# Reading > Forum Book Club >  January '16 Reading Poll

## Scheherazade

Please vote for the book you would like to read in January by December 31st.

----------


## Scheherazade

I am really looking forward to making this a good reading year... So, let's get voting, folks.

----------


## Dreamwoven

Some really interesting books on this list. Look forward to deciding my choice over the next 4-5 days.

----------


## mona amon

I think it is high time I read the Idiot, so that is what I voted for.

----------


## Scheherazade

I won't mind any of the books that are in the running... Been reading a lot of 20th C western literature lately so it will be a change of pace for me.

----------


## Dreamwoven

I'll probably choose _The Remains of the Day_, we saw the film and liked it, the actors were good, too.

----------


## Scheherazade

Going once...

----------


## Scheherazade

Going twice...

----------


## papayahed

oh, this all look good!

----------


## bounty

one wonders where the heck are the people who nominated any particular book? I voted for mine...the remains of the day.

can we count dreamwoven's mention in the thread and have a three-way tie?

----------


## papayahed

> one wonders where the heck are the people who nominated any particular book? I voted for mine...the remains of the day.


I forgot. Until today.

----------


## mona amon

Remains of the Day is one of my most favourite books. Didn't vote for it because I've already read it many times, but I was kind of hoping it would get chosen.

----------


## plainjane

And the winner is...................??

----------


## Dreamwoven

I am pretty sure I did cast a vote for _The Remains Of The Day_ - on the 30th in fact, though we can't prove whose vote it was - but even so there is only 1 vote for it so I would argue strongly for the votes cast to reflect the outcome. That still leaves two books each with 2 votes. It is a shame so few voted but there it is. You could, of course have a second round of voting for the decider. Scheherazade?

----------


## bounty

heck then I might be the doofus who didn't vote for the book he nominated!

----------


## papayahed

Dream - your vote didn't show up

Bounty - you're not a doofus

----------


## Dreamwoven

All the more reason not to count _The Remains of the Day_ as a contender.

----------


## mona amon

Bounty, I too didn't vote for the book I nominated (Light in August).
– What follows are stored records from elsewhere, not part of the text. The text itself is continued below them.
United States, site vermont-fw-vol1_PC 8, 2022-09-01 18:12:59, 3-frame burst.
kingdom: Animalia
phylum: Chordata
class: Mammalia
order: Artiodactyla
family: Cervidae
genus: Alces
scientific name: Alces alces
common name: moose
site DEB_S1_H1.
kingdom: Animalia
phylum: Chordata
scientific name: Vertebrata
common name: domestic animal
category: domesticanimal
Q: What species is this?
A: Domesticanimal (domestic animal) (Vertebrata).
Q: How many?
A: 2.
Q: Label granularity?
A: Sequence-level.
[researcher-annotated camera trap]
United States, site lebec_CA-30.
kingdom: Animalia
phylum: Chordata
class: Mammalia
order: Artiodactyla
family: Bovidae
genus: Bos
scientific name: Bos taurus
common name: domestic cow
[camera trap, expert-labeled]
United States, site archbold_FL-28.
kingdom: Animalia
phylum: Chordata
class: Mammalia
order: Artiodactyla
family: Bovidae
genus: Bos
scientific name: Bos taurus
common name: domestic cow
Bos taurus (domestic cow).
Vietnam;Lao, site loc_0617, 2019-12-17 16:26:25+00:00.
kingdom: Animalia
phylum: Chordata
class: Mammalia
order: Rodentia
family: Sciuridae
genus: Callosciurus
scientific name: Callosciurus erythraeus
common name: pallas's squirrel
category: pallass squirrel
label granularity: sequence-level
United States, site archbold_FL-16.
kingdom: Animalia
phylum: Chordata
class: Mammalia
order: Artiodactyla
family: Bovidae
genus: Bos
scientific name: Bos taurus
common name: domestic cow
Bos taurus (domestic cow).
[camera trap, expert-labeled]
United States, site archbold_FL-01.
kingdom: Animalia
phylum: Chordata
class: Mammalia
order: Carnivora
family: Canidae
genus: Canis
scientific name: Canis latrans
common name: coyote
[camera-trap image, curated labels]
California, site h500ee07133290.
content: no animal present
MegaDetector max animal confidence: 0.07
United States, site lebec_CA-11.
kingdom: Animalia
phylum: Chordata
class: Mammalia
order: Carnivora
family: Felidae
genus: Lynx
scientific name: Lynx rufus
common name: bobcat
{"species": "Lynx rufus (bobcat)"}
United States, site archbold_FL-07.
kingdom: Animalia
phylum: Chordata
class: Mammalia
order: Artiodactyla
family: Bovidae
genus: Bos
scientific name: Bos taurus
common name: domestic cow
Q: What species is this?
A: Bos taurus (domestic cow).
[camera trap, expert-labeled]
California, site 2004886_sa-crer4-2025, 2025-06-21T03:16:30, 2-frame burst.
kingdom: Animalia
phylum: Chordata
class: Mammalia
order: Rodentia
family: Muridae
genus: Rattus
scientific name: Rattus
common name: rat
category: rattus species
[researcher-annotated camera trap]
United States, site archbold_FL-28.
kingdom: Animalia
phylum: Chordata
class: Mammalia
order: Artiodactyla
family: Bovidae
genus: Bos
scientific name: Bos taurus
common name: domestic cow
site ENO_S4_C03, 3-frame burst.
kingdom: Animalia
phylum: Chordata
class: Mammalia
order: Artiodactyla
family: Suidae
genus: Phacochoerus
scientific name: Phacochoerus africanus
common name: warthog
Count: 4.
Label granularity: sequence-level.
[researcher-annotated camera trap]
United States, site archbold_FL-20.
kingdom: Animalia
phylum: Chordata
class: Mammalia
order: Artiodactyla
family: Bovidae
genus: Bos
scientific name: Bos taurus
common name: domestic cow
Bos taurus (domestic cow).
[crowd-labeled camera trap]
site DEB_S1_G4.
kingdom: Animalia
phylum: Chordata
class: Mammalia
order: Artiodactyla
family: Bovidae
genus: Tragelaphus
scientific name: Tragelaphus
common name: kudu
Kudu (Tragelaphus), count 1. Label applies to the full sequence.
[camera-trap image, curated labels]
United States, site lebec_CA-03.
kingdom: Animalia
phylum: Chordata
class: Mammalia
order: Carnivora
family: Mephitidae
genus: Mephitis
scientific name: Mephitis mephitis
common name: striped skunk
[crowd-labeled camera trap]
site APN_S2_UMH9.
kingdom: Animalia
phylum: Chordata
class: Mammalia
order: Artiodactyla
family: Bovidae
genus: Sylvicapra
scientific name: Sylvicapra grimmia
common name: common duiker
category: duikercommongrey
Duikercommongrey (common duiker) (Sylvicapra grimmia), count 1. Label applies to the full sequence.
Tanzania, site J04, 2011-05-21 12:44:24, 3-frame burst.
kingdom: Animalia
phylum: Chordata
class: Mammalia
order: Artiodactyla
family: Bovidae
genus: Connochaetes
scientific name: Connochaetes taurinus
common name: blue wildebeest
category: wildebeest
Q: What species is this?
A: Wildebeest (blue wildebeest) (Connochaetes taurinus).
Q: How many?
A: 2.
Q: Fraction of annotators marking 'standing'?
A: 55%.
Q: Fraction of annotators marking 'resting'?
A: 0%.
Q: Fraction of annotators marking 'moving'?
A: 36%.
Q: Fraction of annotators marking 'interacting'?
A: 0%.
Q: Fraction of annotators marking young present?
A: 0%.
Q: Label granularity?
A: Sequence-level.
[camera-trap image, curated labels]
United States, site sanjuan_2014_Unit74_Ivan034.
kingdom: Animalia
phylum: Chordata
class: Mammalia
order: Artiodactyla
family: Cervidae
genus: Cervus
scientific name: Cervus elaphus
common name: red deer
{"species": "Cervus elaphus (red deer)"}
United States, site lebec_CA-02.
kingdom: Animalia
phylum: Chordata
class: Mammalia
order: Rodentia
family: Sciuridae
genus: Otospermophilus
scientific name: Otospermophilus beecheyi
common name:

I tried to vote for something already voted for, or there'll be just one vote for each, with so few of us voting.

----------


## bounty

why thank you papayahed...

its interesting mona to consider, given the many dozens on the site who are active in some way, and presumably who read, that this section isn't more popular.

----------


## merrycollie

Hi, I'm new, (again), to this site, but the first thing I went to, was the book club. I saw 2 being more favored and decided to send for Things fall Apart. I don't know at what point you decide on the month's pick, but I started reading this and it is SO good! I'll probably have it read in a few days, so in case you decide on another book to read, I may send for that one also.

----------


## zeldalola

Did you ever decide?

----------


## VMLM3

Hey! I'm a brand spankin' new member. Fresh faced and wide eyed, hoping to learn your worldly ways. How does this work? What do we read? Is the decision taken? I'm very eager to read _either_ the idiot or things fall apart. Will you have me?

----------


## Dreamwoven

Since there was no clear decision, and so few voted, I have assumed we just make our own choice. I have got a copy of The Remains of the day by Kazuo Ishiguro. There is a sub-forum here for book reviews, so if you think a book is worth reviewing and have something to say, just publish anything on book reviews there.

----------


## VMLM3

Alright then.... guess I'll just continue reading Swann's way..

----------


## ksyfullah07

I would like to vte for 'The Comedians'...But I can not...

----------